Sensitive personal information refers to the personal information that can easily lead to the infringement of the personal dignity or natural persons or the harm of personal or property safety once leaked or illegally used, including such information as biometrics, religious belief, specific identities, medical health, financial accounts, and whereabouts, and the personal information of minors under the age of 14.
Personal information processors can process sensitive personal information only when they have a specific purpose and sufficient necessity, and take strict protective measures.
Individual consent should be obtained for processing sensitive personal information.
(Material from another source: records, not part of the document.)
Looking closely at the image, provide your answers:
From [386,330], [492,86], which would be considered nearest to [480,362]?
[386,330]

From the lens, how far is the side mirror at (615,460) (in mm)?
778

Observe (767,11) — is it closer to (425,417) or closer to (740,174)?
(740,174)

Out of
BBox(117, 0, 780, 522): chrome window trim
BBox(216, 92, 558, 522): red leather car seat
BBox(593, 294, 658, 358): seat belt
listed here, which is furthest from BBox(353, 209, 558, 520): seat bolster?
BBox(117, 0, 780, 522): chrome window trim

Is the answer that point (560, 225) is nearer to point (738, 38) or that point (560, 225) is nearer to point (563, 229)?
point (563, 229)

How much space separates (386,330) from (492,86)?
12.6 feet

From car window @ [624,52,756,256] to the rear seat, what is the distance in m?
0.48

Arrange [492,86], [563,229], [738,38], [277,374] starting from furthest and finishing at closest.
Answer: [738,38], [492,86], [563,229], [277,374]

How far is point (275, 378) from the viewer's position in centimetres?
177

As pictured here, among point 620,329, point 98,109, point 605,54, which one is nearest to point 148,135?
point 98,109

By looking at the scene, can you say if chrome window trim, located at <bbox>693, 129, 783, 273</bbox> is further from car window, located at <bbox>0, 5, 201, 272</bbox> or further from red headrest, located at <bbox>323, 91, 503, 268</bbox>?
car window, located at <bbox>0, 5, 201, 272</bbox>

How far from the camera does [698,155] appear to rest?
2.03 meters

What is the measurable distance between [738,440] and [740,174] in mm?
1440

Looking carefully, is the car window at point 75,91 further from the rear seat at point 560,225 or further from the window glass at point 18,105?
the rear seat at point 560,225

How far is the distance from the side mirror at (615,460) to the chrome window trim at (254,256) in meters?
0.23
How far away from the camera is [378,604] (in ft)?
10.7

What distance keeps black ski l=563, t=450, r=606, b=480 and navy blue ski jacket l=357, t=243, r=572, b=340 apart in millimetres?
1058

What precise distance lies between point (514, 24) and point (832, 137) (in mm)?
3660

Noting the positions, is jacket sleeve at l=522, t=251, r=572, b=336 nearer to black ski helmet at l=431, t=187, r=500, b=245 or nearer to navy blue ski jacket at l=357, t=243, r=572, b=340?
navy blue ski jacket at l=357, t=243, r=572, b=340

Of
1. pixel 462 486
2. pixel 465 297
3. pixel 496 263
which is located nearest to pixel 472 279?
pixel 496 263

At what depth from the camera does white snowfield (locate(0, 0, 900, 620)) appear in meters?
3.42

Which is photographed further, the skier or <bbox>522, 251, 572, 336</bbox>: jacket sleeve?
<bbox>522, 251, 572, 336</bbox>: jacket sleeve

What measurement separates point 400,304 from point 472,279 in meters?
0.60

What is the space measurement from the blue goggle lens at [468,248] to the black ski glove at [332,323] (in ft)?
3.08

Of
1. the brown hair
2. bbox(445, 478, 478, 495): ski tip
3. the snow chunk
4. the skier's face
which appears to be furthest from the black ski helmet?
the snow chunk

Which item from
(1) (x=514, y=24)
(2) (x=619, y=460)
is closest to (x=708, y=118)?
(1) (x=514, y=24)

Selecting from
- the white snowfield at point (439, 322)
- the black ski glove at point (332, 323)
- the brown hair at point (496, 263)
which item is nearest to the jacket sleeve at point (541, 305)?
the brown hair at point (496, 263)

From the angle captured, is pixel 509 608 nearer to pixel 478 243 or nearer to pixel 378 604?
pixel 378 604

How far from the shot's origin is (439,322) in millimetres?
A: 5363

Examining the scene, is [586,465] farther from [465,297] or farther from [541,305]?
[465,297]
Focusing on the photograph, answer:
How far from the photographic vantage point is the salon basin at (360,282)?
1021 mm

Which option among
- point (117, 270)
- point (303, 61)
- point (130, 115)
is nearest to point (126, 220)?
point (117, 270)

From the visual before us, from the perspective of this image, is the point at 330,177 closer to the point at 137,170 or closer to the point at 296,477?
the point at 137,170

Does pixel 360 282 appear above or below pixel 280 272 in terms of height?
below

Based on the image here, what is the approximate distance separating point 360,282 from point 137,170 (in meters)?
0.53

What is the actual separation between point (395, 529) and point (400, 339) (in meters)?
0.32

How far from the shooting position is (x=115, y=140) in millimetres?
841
Where laws and administrative regulations provide that the processing of sensitive personal information shall be subject to written consent, such provisions shall prevail.
For the processing of sensitive personal information of an individual, the personal information processor shall inform the individual of the necessity of processing sensitive personal information and the impacts on the individual’s right and interest, in addition to the matters prescribed in Paragraph 1 of Article 17 thereof, except those that may not be notified to individuals in accordance with the provisions of this Law.
If a personal information processor knows or should know that the personal information it processes is the personal information of a minor below the age of 14, it shall obtain the consent of the minor’s parent or other guardians.
Personal information processors shall formulate special personal information processing rules for handling the personal information of minors under the age of 14.
Where laws and administrative regulations provide that the processing of sensitive personal information shall be subject to relevant administrative permission or other restriction, such provisions shall prevail.